KL divergence is not symmetric: \(D\_{\text{KL}}(P || Q) \neq D\_{\text{KL}}(Q || P)\). It measures how much information is lost when using \(Q\) to approximate \(P\). And vice versa.

Important (GROK says:)

In the expression ( D_{KL}(P||Q) ), the Kullback-Leibler (KL) divergence measures how much the probability distribution ( P ) diverges from the probability distribution ( Q ).
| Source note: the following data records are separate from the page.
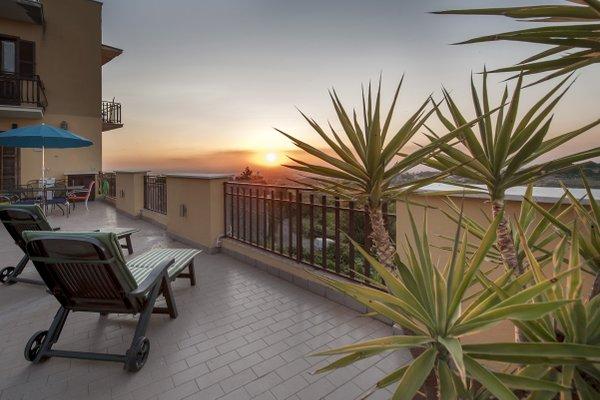 Апартаменты Villa Savoia - фото 20
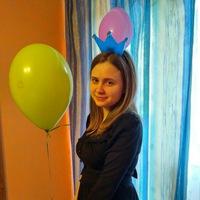 Natalja Vasilievna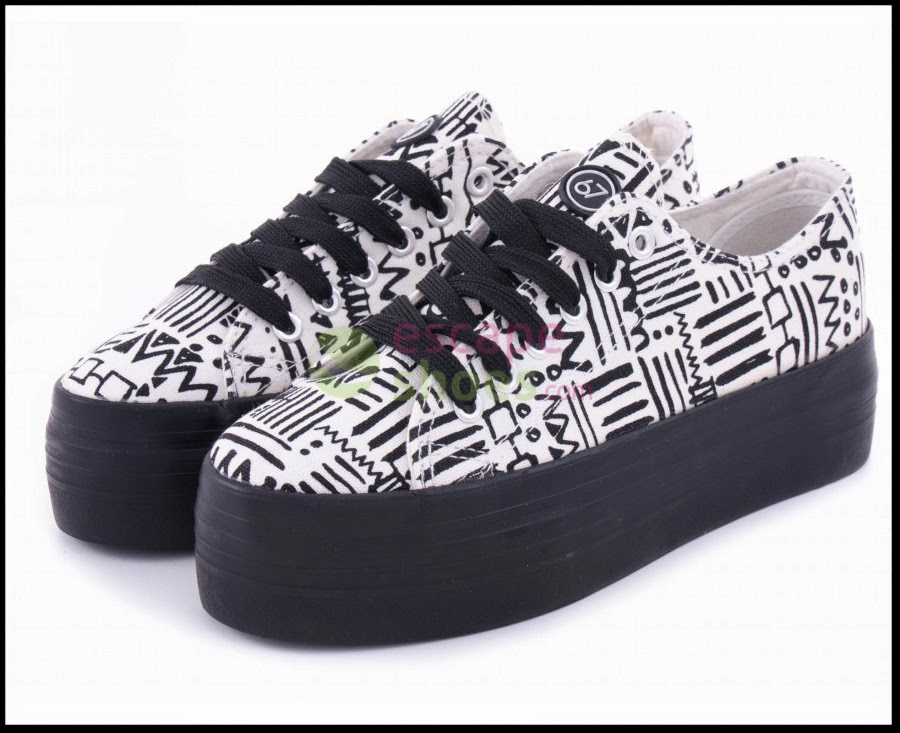 http://www.escapeshoes.com/en/sneakers/2108-sneakers-sixtyseven-75070-doodle-white.html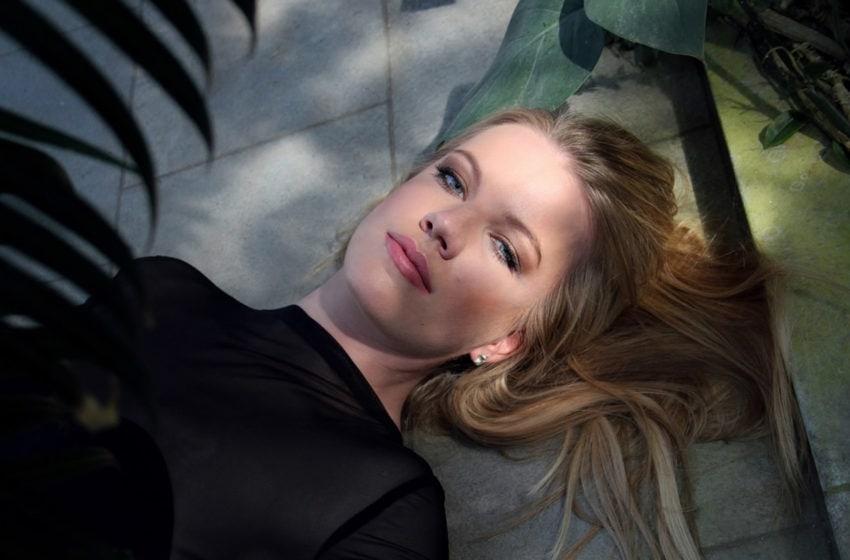 Ana Soklič pour la Slovénie à l'Eurovision 2021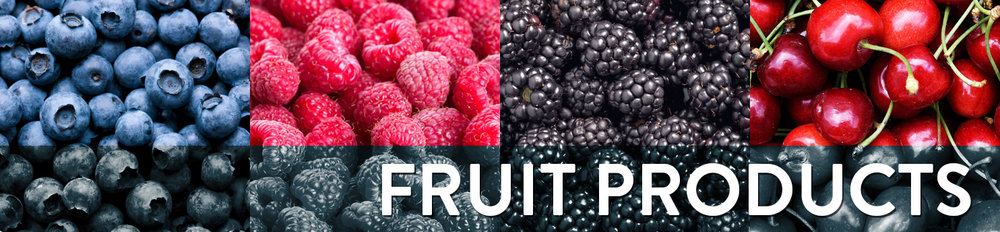 FruitProductsBanner.jpg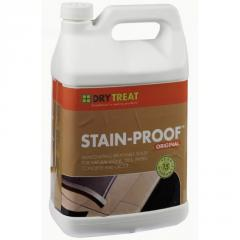 Dry-Treat STAIN-PROOF Original™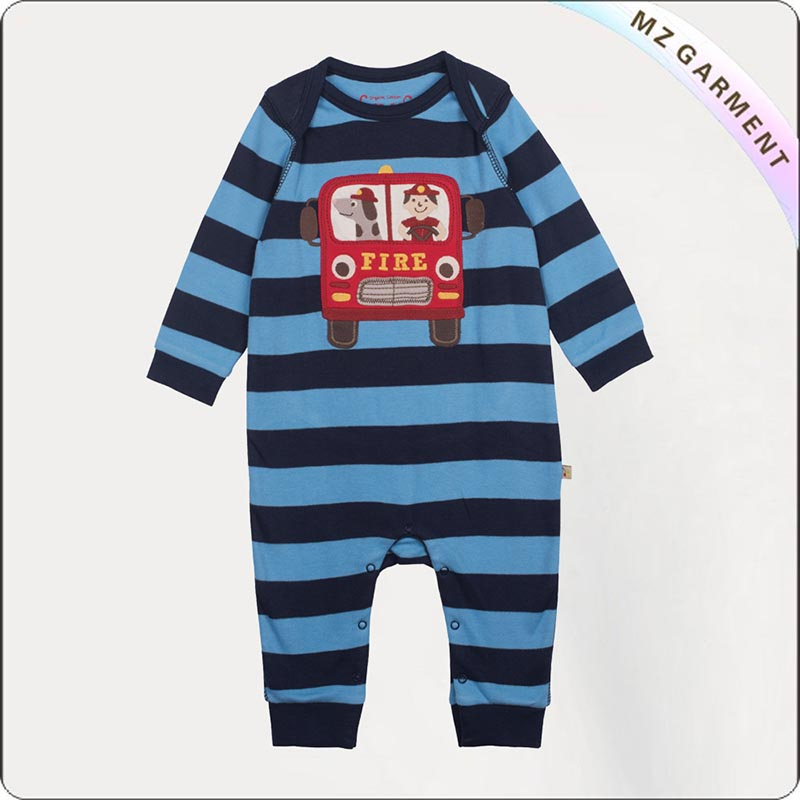 Boys Organic Cotton Fire Truck Snapsuit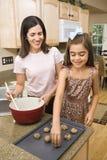 Mamma en dochter. Royalty-vrije Stock Afbeelding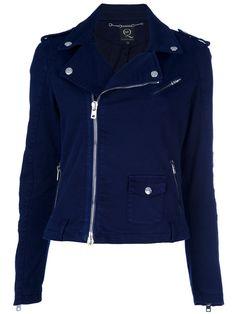 mcqueen biker jacket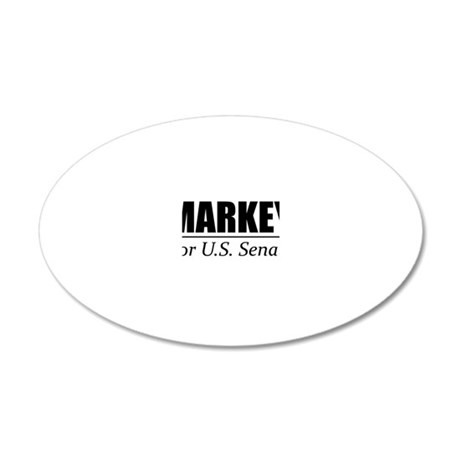 Edward Markey for United Sta 20x12 Oval Wall Decal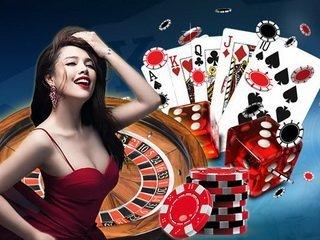 Честное онлайн казино с бонусом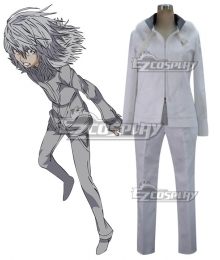 Toaru Majutsu no Index Accelerator Cosplay Costume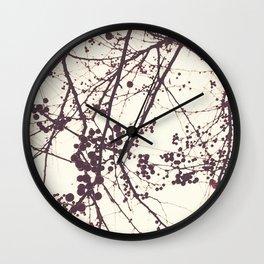 crabapple berries Wall Clock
Here's the breakdown:

  • \( P \): This is the "true" or "target" distribution, the one you consider as the reference or the actual distribution you want to approximate.
  • \( Q \): This is the "approximating" distribution, the one you use to estimate or approximate \( P \).

Interpretation

  • \( D_{KL}(P||Q) \) quantifies the information loss when \( Q \) is used to approximate \( P \).
  • It is not symmetric, meaning \( D_{KL}(P||Q) \neq D_{KL}(Q||P) \), because the roles of the "true" and "approximating" distributions are not interchangeable.

Formula

The KL divergence is defined as: $$ [ D_{KL}(P||Q) = \sum_x P(x) \log\left(\frac{P(x)}{Q(x)}\right) ] $$ (for discrete distributions), or $$ [ D_{KL}(P||Q) = \int P(x) \log\left(\frac{P(x)}{Q(x)}\right) dx ] $$ (for continuous distributions).

Key Points

  • \( P \) is the distribution you assume to be the true one.
  • \( Q \) is the distribution you use to model or estimate \( P \).
  • The asymmetry arises because \( P(x) \log\left(\frac{P(x)}{Q(x)}\right) \) weighs the log-ratio by \( P(x) \), not \( Q(x) \), so swapping them changes the result.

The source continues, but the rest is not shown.